▸ List of tasks:
**a)** List each phrase that the habeas corpus article quotes from the Los Angeles Times.
**b)** Carry on the habeas corpus article from its final sentence.

▸ Text passage:
════════

The Death of Habeas Corpus - History Should Recorded October 17, 2006, as the Reverse of July 4, 1776
Kurt Nimmo / Robert Parry
On the Google News page this morning, mention of the Detainee bill is nowhere to be found, whereas "Anna Nicole Smith's exchange of vows with her lawyer Howard K. Stern on a boat near Nassau" is all the rage, as the Boston Globe would have it.
Determinedly keyboarding in "detainee bill" on the Google News Search page returns mundane results, headed by a Los Angeles Times article declaring the "complex bill," wrangled through "backroom negotiations," will give Republicans "a rhetorical club to use against Democrats on terrorism" come the midterm elections.

════════

▸ Study material:
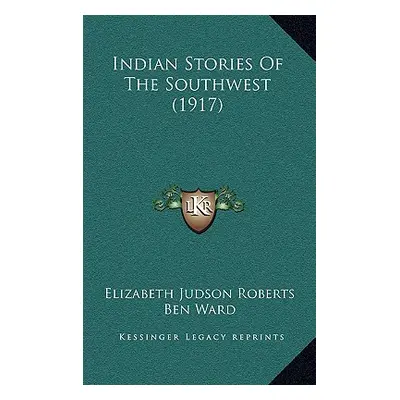 Indian Stories Of The Southwest (1917)

LKR

Elizabeth Judson Roberts
Ben Ward

Kessinger Legacy Reprints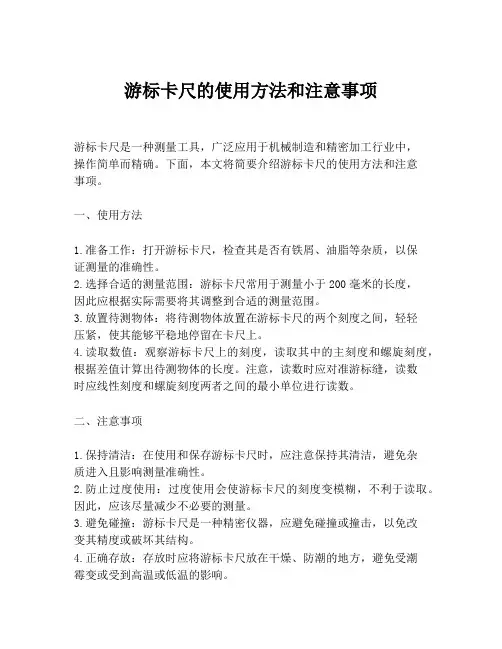 游标卡尺的使用方法和注意事项

游标卡尺是一种测量工具，广泛应用于机械制造和精密加工行业中，操作简单而精确。下面，本文将简要介绍游标卡尺的使用方法和注意事项。

一、使用方法

1. 准备工作：打开游标卡尺，检查其是否有铁屑、油脂等杂质，以保证测量的准确性。
2. 选择合适的测量范围：游标卡尺常用于测量小于 200 毫米的长度，因此应根据实际需要将其调整到合适的测量范围。
3. 放置待测物体：将待测物体放置在游标卡尺的两个刻度之间，轻轻压紧，使其能够平稳地停留在卡尺上。
4. 读取数值：观察游标卡尺上的刻度，读取其中的主刻度和螺旋刻度，根据差值计算出待测物体的长度。注意，读数时应对准游标缝，读数时应线性刻度和螺旋刻度两者之间的最小单位进行读数。

二、注意事项

1. 保持清洁：在使用和保存游标卡尺时，应注意保持其清洁，避免杂质进入且影响测量准确性。
2. 防止过度使用：过度使用会使游标卡尺的刻度变模糊，不利于读取。因此，应该尽量减少不必要的测量。
3. 避免碰撞：游标卡尺是一种精密仪器，应避免碰撞或撞击，以免改变其精度或破坏其结构。
4. 正确存放：存放时应将游标卡尺放在干燥、防潮的地方，避免受潮霉变或受到高温或低温的影响。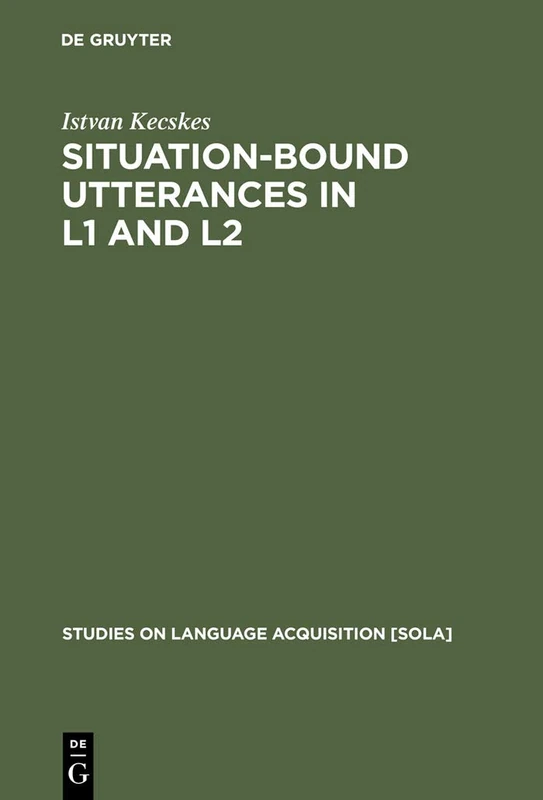 DE GRUYTER

Istvan Kecskes

SITUATION-BOUND UTTERANCES IN L1 AND L2

STUDIES ON LANGUAGE ACQUISITION [SOLA]

DE
G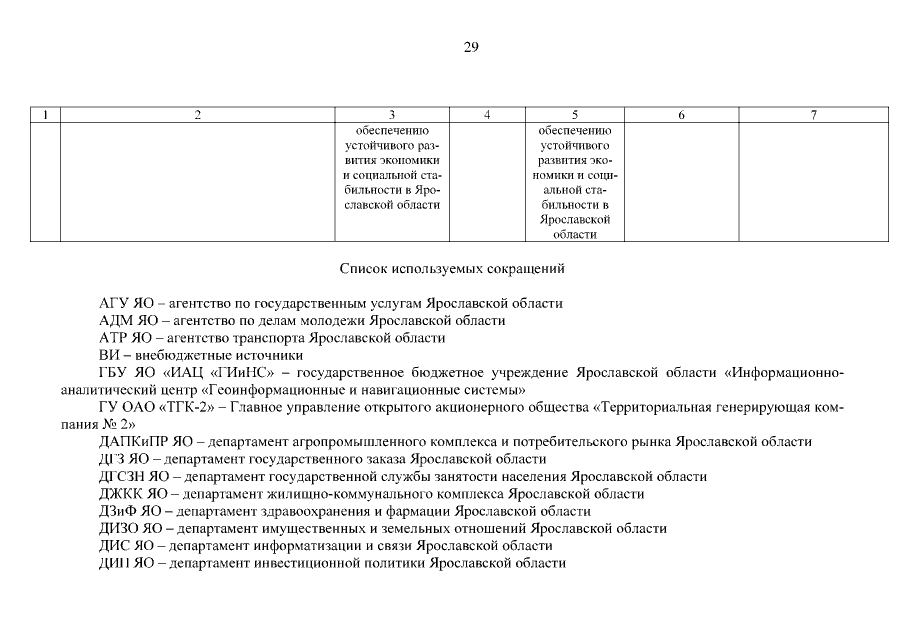 29

| 1 | 2 | 3 | 4 | 5 | 6 | 7 |
|---|---|---|---|---|---|---|
| | | обеспечению устойчивого развития экономики и социальной стабильности в Ярославской области | | обеспечению устойчивого развития экономики и социальной стабильности в Ярославской области | | |

Список используемых сокращений

АГУ ЯО – агентство по государственным услугам Ярославской области
АДМ ЯО – агентство по делам молодежи Ярославской области
АТР ЯО – агентство транспорта Ярославской области
ВИ – внебюджетные источники
ГБУ ЯО «ИАЦ «ГИиНС» – государственное бюджетное учреждение Ярославской области «Информационно-аналитический центр «Геоинформационные и навигационные системы»
ГУ ОАО «ТГК-2» – Главное управление открытого акционерного общества «Территориальная генерирующая компания № 2»
ДАПКиПР ЯО – департамент агропромышленного комплекса и потребительского рынка Ярославской области
ДГЗ ЯО – департамент государственного заказа Ярославской области
ДГСЗН ЯО – департамент государственной службы занятости населения Ярославской области
ДЖКК ЯО – департамент жилищно-коммунального комплекса Ярославской области
ДЗиФ ЯО – департамент здравоохранения и фармации Ярославской области
ДИЗО ЯО – департамент имущественных и земельных отношений Ярославской области
ДИС ЯО – департамент информатизации и связи Ярославской области
ДИП ЯО – департамент инвестиционной политики Ярославской области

════════

▸ Responses for each task:
**a)**
- "complex bill"
- "backroom negotiations"
- "a rhetorical club to use against Democrats on terrorism"

**b)**
Trashing the Constitution and the Bill of Rights, and blotting out specific mention of the "Writ of Habeas Corpus," enshrined in Article One, section nine, represents a long sought after coup de grâce, far worse than even Lincoln's suspension on April 27, 1861, during the "Civil War," more accurately described as a war waged by the federal government against states declaring their intent to secede from the "Union." Lincoln suspended habeas corpus and set-up military courts to persecute Copperheads, a faction of Democrats in the North who opposed Lincoln's war against the South.
As an example of what we can expect in the months ahead, consider Clement Vallandigham, leader of the Order of the Sons of Liberty, who denounced "King Lincoln" and demanded his dethronement. Vallandigham, an Ohio politician, was arrested as a violator of General Order No. 38, issued by General Ambrose E. Burnside, denied a writ of habeas corpus, convicted by a military tribunal of "uttering disloyal sentiments," and sentenced to two years of internment in a military prison.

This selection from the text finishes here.